## [CHALLENGE]
Copy out every one of the following records verbatim, reproducing each line without alteration.

■ ■ ■ ■ ■ ■ ■

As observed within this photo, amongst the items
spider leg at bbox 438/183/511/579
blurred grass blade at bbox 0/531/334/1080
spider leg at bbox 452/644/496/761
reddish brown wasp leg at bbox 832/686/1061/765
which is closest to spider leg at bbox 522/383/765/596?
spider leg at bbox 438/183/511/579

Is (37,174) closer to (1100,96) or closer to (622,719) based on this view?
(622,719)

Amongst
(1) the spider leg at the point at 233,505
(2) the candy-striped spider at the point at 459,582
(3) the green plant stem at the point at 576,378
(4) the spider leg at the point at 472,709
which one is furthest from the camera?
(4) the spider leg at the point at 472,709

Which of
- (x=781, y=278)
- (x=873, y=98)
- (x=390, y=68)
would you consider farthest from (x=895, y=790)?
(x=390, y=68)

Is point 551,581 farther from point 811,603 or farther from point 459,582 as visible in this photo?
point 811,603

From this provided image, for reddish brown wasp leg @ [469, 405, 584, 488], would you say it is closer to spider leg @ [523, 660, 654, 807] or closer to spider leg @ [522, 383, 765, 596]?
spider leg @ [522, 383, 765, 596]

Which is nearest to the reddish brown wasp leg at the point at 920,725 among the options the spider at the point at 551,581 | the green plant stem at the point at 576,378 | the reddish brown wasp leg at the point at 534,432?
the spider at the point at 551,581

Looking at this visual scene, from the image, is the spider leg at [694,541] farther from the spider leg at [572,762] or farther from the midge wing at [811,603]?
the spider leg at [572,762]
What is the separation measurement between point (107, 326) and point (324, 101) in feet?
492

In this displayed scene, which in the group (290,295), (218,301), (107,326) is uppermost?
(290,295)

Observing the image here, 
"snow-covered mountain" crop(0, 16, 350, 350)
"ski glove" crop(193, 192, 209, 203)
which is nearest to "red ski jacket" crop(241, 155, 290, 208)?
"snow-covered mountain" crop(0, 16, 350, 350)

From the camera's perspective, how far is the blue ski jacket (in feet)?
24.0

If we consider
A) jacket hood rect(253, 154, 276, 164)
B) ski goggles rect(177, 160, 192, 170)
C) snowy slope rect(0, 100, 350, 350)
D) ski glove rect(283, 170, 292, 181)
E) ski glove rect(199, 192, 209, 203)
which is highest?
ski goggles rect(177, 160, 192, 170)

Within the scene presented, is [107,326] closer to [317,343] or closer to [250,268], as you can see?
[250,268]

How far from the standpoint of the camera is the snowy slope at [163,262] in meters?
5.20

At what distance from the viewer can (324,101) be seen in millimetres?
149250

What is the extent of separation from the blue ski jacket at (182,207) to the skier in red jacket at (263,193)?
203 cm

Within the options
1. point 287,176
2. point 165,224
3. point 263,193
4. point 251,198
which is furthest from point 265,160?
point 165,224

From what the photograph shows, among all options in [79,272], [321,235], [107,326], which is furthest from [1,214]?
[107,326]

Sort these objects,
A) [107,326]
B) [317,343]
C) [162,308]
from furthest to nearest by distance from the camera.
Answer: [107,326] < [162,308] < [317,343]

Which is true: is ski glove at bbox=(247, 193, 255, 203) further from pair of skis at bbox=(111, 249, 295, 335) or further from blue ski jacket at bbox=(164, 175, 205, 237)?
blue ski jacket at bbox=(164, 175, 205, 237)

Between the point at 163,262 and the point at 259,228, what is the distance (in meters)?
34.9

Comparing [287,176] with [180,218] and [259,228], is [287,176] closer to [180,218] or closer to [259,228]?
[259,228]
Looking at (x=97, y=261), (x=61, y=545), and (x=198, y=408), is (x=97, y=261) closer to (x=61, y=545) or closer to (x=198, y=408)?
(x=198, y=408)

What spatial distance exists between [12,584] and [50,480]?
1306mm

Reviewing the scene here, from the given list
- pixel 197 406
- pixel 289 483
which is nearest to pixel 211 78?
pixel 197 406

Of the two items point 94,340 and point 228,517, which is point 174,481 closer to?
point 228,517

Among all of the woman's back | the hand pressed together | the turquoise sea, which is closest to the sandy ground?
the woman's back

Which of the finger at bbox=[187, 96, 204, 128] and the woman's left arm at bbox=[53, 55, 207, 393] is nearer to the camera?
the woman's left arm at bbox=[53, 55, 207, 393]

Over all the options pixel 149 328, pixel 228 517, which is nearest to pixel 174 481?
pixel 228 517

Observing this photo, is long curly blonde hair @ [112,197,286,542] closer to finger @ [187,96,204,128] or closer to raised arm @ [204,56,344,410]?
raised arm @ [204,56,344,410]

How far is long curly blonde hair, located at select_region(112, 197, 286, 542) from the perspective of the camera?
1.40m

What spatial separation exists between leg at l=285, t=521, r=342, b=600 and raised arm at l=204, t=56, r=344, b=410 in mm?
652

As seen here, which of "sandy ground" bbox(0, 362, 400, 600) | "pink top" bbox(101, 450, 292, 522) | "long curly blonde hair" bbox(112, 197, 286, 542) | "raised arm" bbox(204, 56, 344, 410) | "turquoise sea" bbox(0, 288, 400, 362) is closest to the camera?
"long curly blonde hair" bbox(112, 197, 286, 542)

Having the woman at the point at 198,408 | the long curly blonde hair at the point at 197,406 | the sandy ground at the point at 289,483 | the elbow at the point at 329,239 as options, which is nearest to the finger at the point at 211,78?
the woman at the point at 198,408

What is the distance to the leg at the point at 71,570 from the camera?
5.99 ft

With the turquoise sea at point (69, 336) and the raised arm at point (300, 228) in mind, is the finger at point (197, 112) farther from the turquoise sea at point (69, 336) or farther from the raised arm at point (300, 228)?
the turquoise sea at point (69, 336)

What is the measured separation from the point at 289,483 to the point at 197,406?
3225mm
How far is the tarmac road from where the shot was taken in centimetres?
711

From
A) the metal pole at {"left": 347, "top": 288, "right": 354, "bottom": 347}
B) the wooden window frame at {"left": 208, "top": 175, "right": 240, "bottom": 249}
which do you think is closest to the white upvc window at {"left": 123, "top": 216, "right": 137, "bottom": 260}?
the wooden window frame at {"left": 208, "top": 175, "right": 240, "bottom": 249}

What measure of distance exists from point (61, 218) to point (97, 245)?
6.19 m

■ ■ ■ ■ ■ ■ ■

## [RESPONSE FOR THIS EXERCISE]
As observed within this photo, amongst the items
spider leg at bbox 438/183/511/579
blurred grass blade at bbox 0/531/334/1080
spider leg at bbox 452/644/496/761
reddish brown wasp leg at bbox 832/686/1061/765
which is closest to spider leg at bbox 522/383/765/596?
spider leg at bbox 438/183/511/579

Is (37,174) closer to (1100,96) or closer to (622,719) based on this view?
(622,719)

Amongst
(1) the spider leg at the point at 233,505
(2) the candy-striped spider at the point at 459,582
(3) the green plant stem at the point at 576,378
(4) the spider leg at the point at 472,709
which one is furthest from the camera?
(4) the spider leg at the point at 472,709

Which of
- (x=781, y=278)
- (x=873, y=98)
- (x=390, y=68)
would you consider farthest from (x=895, y=790)?
(x=390, y=68)

Is point 551,581 farther from point 811,603 or farther from point 459,582 as visible in this photo?
point 811,603

From this provided image, for reddish brown wasp leg @ [469, 405, 584, 488], would you say it is closer to spider leg @ [523, 660, 654, 807] or closer to spider leg @ [522, 383, 765, 596]?
spider leg @ [522, 383, 765, 596]

Which is nearest to the reddish brown wasp leg at the point at 920,725 among the options the spider at the point at 551,581 | the green plant stem at the point at 576,378 | the reddish brown wasp leg at the point at 534,432?
the spider at the point at 551,581

Looking at this visual scene, from the image, is the spider leg at [694,541] farther from the spider leg at [572,762] or farther from the midge wing at [811,603]?
the spider leg at [572,762]
What is the separation measurement between point (107, 326) and point (324, 101) in feet?
492

In this displayed scene, which in the group (290,295), (218,301), (107,326) is uppermost?
(290,295)

Observing the image here, 
"snow-covered mountain" crop(0, 16, 350, 350)
"ski glove" crop(193, 192, 209, 203)
which is nearest to "red ski jacket" crop(241, 155, 290, 208)?
"snow-covered mountain" crop(0, 16, 350, 350)

From the camera's perspective, how far is the blue ski jacket (in feet)?
24.0

If we consider
A) jacket hood rect(253, 154, 276, 164)
B) ski goggles rect(177, 160, 192, 170)
C) snowy slope rect(0, 100, 350, 350)
D) ski glove rect(283, 170, 292, 181)
E) ski glove rect(199, 192, 209, 203)
which is highest?
ski goggles rect(177, 160, 192, 170)

Within the scene presented, is [107,326] closer to [317,343] or closer to [250,268], as you can see?
[250,268]

How far from the standpoint of the camera is the snowy slope at [163,262] in meters?
5.20

At what distance from the viewer can (324,101) be seen in millimetres?
149250

What is the extent of separation from the blue ski jacket at (182,207) to the skier in red jacket at (263,193)?
203 cm

Within the options
1. point 287,176
2. point 165,224
3. point 263,193
4. point 251,198
which is furthest from point 265,160?
point 165,224

From what the photograph shows, among all options in [79,272], [321,235], [107,326], which is furthest from [1,214]?
[107,326]

Sort these objects,
A) [107,326]
B) [317,343]
C) [162,308]
from furthest to nearest by distance from the camera.
Answer: [107,326] < [162,308] < [317,343]

Which is true: is ski glove at bbox=(247, 193, 255, 203) further from pair of skis at bbox=(111, 249, 295, 335) or further from blue ski jacket at bbox=(164, 175, 205, 237)?
blue ski jacket at bbox=(164, 175, 205, 237)

Between the point at 163,262 and the point at 259,228, what is the distance (in meters)?
34.9

Comparing [287,176] with [180,218] and [259,228], is [287,176] closer to [180,218] or closer to [259,228]?
[259,228]
Looking at (x=97, y=261), (x=61, y=545), and (x=198, y=408), is (x=97, y=261) closer to (x=61, y=545) or closer to (x=198, y=408)?
(x=198, y=408)

What spatial distance exists between [12,584] and [50,480]?
1306mm

Reviewing the scene here, from the given list
- pixel 197 406
- pixel 289 483
which is nearest to pixel 211 78?
pixel 197 406

Of the two items point 94,340 and point 228,517, which is point 174,481 closer to?
point 228,517

Among all of the woman's back | the hand pressed together | the turquoise sea, which is closest to the sandy ground?
the woman's back

Which of the finger at bbox=[187, 96, 204, 128] and the woman's left arm at bbox=[53, 55, 207, 393] is nearer to the camera?
the woman's left arm at bbox=[53, 55, 207, 393]

Over all the options pixel 149 328, pixel 228 517, which is nearest to pixel 174 481?
pixel 228 517

Observing this photo, is long curly blonde hair @ [112,197,286,542] closer to finger @ [187,96,204,128] or closer to raised arm @ [204,56,344,410]?
raised arm @ [204,56,344,410]

How far is long curly blonde hair, located at select_region(112, 197, 286, 542) from the perspective of the camera?
1.40m

What spatial separation exists between leg at l=285, t=521, r=342, b=600 and raised arm at l=204, t=56, r=344, b=410 in mm?
652

As seen here, which of "sandy ground" bbox(0, 362, 400, 600) | "pink top" bbox(101, 450, 292, 522) | "long curly blonde hair" bbox(112, 197, 286, 542) | "raised arm" bbox(204, 56, 344, 410) | "turquoise sea" bbox(0, 288, 400, 362) is closest to the camera?
"long curly blonde hair" bbox(112, 197, 286, 542)

Having the woman at the point at 198,408 | the long curly blonde hair at the point at 197,406 | the sandy ground at the point at 289,483 | the elbow at the point at 329,239 as options, which is nearest to the finger at the point at 211,78?
the woman at the point at 198,408

What is the distance to the leg at the point at 71,570 from the camera?
5.99 ft

With the turquoise sea at point (69, 336) and the raised arm at point (300, 228) in mind, is the finger at point (197, 112) farther from the turquoise sea at point (69, 336) or farther from the raised arm at point (300, 228)?
the turquoise sea at point (69, 336)

What is the measured separation from the point at 289,483 to the point at 197,406?
3225mm
How far is the tarmac road from where the shot was taken in centimetres?
711

From
A) the metal pole at {"left": 347, "top": 288, "right": 354, "bottom": 347}
B) the wooden window frame at {"left": 208, "top": 175, "right": 240, "bottom": 249}
which do you think is closest to the white upvc window at {"left": 123, "top": 216, "right": 137, "bottom": 260}?
the wooden window frame at {"left": 208, "top": 175, "right": 240, "bottom": 249}

What measure of distance exists from point (61, 218) to point (97, 245)?
6.19 m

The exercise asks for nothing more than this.